_Extracted text_:
┄┄┄┄┄┄┄┄┄┄

Esther underwent seven weeks of intensive treatment with radiotherapy five times a week and chemotherapy once a week.

She said: “I had to use my energy and sheer stubbornness to fight because I was determined to live for my boys.”

As a result of the chemotherapy, Esther started to haemorrhage, but because she had coronavirus, she couldn’t go onto the oncology ward.

“I remember bleeding and feeling like I was going to die in hospital alone, without my children knowing,” she said. “It was a very lonely and dark place to be.”

Luckily Esther was able to pull through and went on to have brachytherapy, which uses radiation to destroy cancer cells.

In April 2022 she was finally given the good news that there was “no evidence of the disease” and got to ring the bell on the cancer ward.

Now Esther is urging others to attend their cervical screenings. “A smear test is the first indicator that something isn’t right,” she explained.

“In 2017, my results were completely normal, then three years later, they weren’t. So you cannot miss a cervical screening.”

┄┄┄┄┄┄┄┄┄┄

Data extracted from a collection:
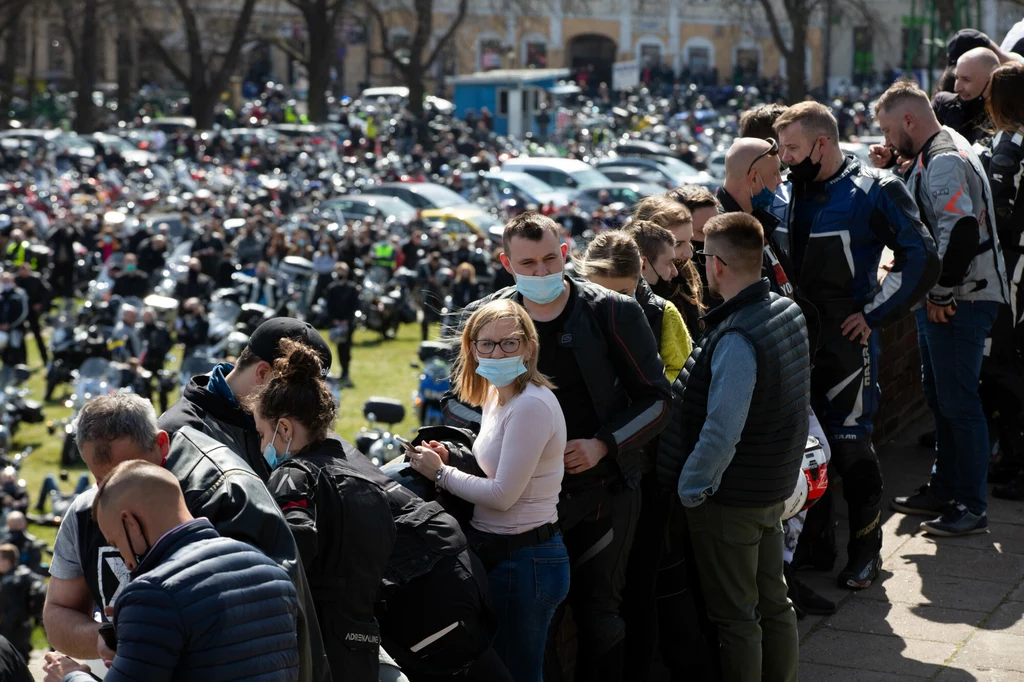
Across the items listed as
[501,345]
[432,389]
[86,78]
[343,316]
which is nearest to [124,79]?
[86,78]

┄┄┄┄┄┄┄┄┄┄

_Tasks to carry out_:
**A.** Answer these questions using the account of Esther's cancer treatment:
(i) For how many weeks did Esther have intensive treatment?
(ii) Why couldn't Esther go onto the oncology ward?
(iii) In what month and year was she told there was "no evidence of the disease"?
**B.** Go on writing the account of Esther's cancer treatment, starting right after its last sentence.

_Answers in order_:
**A.**
(i) Seven weeks.
(ii) Because she had coronavirus.
(iii) April 2022.

**B.**
All people with a cervix aged 25 to 64 will be invited by the NHS for regular smear tests via a letter.

If you have lost your letter or think you never received one you should call your GP surgery.

Cervical cancer doesn’t always present with symptoms but it can cause:

  • Vaginal bleeding that’s unusual for you – including bleeding during or after sex, between your periods or after the menopause, or having heavier periods than usual
  • Changes to your vaginal discharge
  • Pain during sex
  • Pain in your lower back, between your hip bones (pelvis), or in your lower tummy.

If you experience symptoms you should speak to your GP.